From top to bottom, return the records that follow exactly.

.....

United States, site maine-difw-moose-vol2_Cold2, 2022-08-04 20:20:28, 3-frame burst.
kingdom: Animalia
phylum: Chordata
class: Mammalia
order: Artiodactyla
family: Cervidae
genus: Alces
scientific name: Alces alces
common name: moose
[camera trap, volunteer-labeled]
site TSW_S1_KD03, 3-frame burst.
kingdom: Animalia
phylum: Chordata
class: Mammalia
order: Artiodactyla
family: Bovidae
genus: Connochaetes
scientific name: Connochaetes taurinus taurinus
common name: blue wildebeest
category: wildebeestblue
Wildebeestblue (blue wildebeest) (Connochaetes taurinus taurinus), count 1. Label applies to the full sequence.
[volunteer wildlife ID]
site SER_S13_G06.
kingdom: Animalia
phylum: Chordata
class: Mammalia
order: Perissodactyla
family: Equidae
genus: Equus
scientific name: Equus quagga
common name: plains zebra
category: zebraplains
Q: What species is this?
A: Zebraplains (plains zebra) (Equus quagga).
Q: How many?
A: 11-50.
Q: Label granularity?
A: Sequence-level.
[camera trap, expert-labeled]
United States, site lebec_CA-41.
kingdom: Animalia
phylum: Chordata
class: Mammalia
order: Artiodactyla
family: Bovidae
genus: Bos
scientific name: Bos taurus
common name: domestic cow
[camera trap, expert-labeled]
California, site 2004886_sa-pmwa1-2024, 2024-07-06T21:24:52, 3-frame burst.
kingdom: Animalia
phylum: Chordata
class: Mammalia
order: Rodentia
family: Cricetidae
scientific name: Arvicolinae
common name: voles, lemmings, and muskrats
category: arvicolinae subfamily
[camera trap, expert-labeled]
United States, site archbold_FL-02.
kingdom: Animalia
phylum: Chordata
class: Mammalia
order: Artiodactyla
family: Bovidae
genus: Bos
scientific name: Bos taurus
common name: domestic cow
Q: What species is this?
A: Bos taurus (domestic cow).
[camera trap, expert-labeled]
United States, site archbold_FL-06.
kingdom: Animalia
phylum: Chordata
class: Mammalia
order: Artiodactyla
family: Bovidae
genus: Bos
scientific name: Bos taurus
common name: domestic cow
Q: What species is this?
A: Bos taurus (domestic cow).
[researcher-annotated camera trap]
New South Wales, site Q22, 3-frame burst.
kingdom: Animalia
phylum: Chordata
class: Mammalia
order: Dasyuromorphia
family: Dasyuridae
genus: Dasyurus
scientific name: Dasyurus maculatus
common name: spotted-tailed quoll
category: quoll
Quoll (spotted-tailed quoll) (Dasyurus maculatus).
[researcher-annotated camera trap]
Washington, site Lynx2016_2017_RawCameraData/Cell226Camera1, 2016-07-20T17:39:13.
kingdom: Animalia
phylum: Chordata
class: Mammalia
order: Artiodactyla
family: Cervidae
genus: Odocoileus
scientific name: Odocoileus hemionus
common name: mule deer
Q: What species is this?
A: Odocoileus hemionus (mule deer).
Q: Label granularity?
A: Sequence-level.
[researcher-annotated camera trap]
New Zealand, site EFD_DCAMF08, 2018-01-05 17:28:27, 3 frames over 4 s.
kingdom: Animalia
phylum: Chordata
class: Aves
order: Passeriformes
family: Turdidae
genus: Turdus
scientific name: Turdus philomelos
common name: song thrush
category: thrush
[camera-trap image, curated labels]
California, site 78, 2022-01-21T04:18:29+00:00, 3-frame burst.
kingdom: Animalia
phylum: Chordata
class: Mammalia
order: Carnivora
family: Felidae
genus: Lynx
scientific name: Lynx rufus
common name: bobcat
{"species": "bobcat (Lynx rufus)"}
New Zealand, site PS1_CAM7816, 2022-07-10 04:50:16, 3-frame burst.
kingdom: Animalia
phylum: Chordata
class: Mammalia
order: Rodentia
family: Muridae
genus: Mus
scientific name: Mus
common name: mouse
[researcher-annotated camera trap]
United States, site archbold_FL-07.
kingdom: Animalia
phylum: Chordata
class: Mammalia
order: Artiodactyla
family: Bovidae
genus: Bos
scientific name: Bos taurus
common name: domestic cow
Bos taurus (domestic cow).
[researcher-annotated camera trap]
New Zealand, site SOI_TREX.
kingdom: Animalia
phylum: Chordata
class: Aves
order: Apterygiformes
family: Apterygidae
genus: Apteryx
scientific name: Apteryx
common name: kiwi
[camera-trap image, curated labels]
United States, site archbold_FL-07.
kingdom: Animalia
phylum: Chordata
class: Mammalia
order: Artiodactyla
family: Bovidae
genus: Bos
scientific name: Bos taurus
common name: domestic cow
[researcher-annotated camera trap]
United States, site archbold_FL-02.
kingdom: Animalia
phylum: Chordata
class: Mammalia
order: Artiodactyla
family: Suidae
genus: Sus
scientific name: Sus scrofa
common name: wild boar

.....

Your solution -
United States, site maine-difw-moose-vol2_Cold2, 2022-08-04 20:20:28, 3-frame burst.
kingdom: Animalia
phylum: Chordata
class: Mammalia
order: Artiodactyla
family: Cervidae
genus: Alces
scientific name: Alces alces
common name: moose
[camera trap, volunteer-labeled]
site TSW_S1_KD03, 3-frame burst.
kingdom: Animalia
phylum: Chordata
class: Mammalia
order: Artiodactyla
family: Bovidae
genus: Connochaetes
scientific name: Connochaetes taurinus taurinus
common name: blue wildebeest
category: wildebeestblue
Wildebeestblue (blue wildebeest) (Connochaetes taurinus taurinus), count 1. Label applies to the full sequence.
[volunteer wildlife ID]
site SER_S13_G06.
kingdom: Animalia
phylum: Chordata
class: Mammalia
order: Perissodactyla
family: Equidae
genus: Equus
scientific name: Equus quagga
common name: plains zebra
category: zebraplains
Q: What species is this?
A: Zebraplains (plains zebra) (Equus quagga).
Q: How many?
A: 11-50.
Q: Label granularity?
A: Sequence-level.
[camera trap, expert-labeled]
United States, site lebec_CA-41.
kingdom: Animalia
phylum: Chordata
class: Mammalia
order: Artiodactyla
family: Bovidae
genus: Bos
scientific name: Bos taurus
common name: domestic cow
[camera trap, expert-labeled]
California, site 2004886_sa-pmwa1-2024, 2024-07-06T21:24:52, 3-frame burst.
kingdom: Animalia
phylum: Chordata
class: Mammalia
order: Rodentia
family: Cricetidae
scientific name: Arvicolinae
common name: voles, lemmings, and muskrats
category: arvicolinae subfamily
[camera trap, expert-labeled]
United States, site archbold_FL-02.
kingdom: Animalia
phylum: Chordata
class: Mammalia
order: Artiodactyla
family: Bovidae
genus: Bos
scientific name: Bos taurus
common name: domestic cow
Q: What species is this?
A: Bos taurus (domestic cow).
[camera trap, expert-labeled]
United States, site archbold_FL-06.
kingdom: Animalia
phylum: Chordata
class: Mammalia
order: Artiodactyla
family: Bovidae
genus: Bos
scientific name: Bos taurus
common name: domestic cow
Q: What species is this?
A: Bos taurus (domestic cow).
[researcher-annotated camera trap]
New South Wales, site Q22, 3-frame burst.
kingdom: Animalia
phylum: Chordata
class: Mammalia
order: Dasyuromorphia
family: Dasyuridae
genus: Dasyurus
scientific name: Dasyurus maculatus
common name: spotted-tailed quoll
category: quoll
Quoll (spotted-tailed quoll) (Dasyurus maculatus).
[researcher-annotated camera trap]
Washington, site Lynx2016_2017_RawCameraData/Cell226Camera1, 2016-07-20T17:39:13.
kingdom: Animalia
phylum: Chordata
class: Mammalia
order: Artiodactyla
family: Cervidae
genus: Odocoileus
scientific name: Odocoileus hemionus
common name: mule deer
Q: What species is this?
A: Odocoileus hemionus (mule deer).
Q: Label granularity?
A: Sequence-level.
[researcher-annotated camera trap]
New Zealand, site EFD_DCAMF08, 2018-01-05 17:28:27, 3 frames over 4 s.
kingdom: Animalia
phylum: Chordata
class: Aves
order: Passeriformes
family: Turdidae
genus: Turdus
scientific name: Turdus philomelos
common name: song thrush
category: thrush
[camera-trap image, curated labels]
California, site 78, 2022-01-21T04:18:29+00:00, 3-frame burst.
kingdom: Animalia
phylum: Chordata
class: Mammalia
order: Carnivora
family: Felidae
genus: Lynx
scientific name: Lynx rufus
common name: bobcat
{"species": "bobcat (Lynx rufus)"}
New Zealand, site PS1_CAM7816, 2022-07-10 04:50:16, 3-frame burst.
kingdom: Animalia
phylum: Chordata
class: Mammalia
order: Rodentia
family: Muridae
genus: Mus
scientific name: Mus
common name: mouse
[researcher-annotated camera trap]
United States, site archbold_FL-07.
kingdom: Animalia
phylum: Chordata
class: Mammalia
order: Artiodactyla
family: Bovidae
genus: Bos
scientific name: Bos taurus
common name: domestic cow
Bos taurus (domestic cow).
[researcher-annotated camera trap]
New Zealand, site SOI_TREX.
kingdom: Animalia
phylum: Chordata
class: Aves
order: Apterygiformes
family: Apterygidae
genus: Apteryx
scientific name: Apteryx
common name: kiwi
[camera-trap image, curated labels]
United States, site archbold_FL-07.
kingdom: Animalia
phylum: Chordata
class: Mammalia
order: Artiodactyla
family: Bovidae
genus: Bos
scientific name: Bos taurus
common name: domestic cow
[researcher-annotated camera trap]
United States, site archbold_FL-02.
kingdom: Animalia
phylum: Chordata
class: Mammalia
order: Artiodactyla
family: Suidae
genus: Sus
scientific name: Sus scrofa
common name: wild boar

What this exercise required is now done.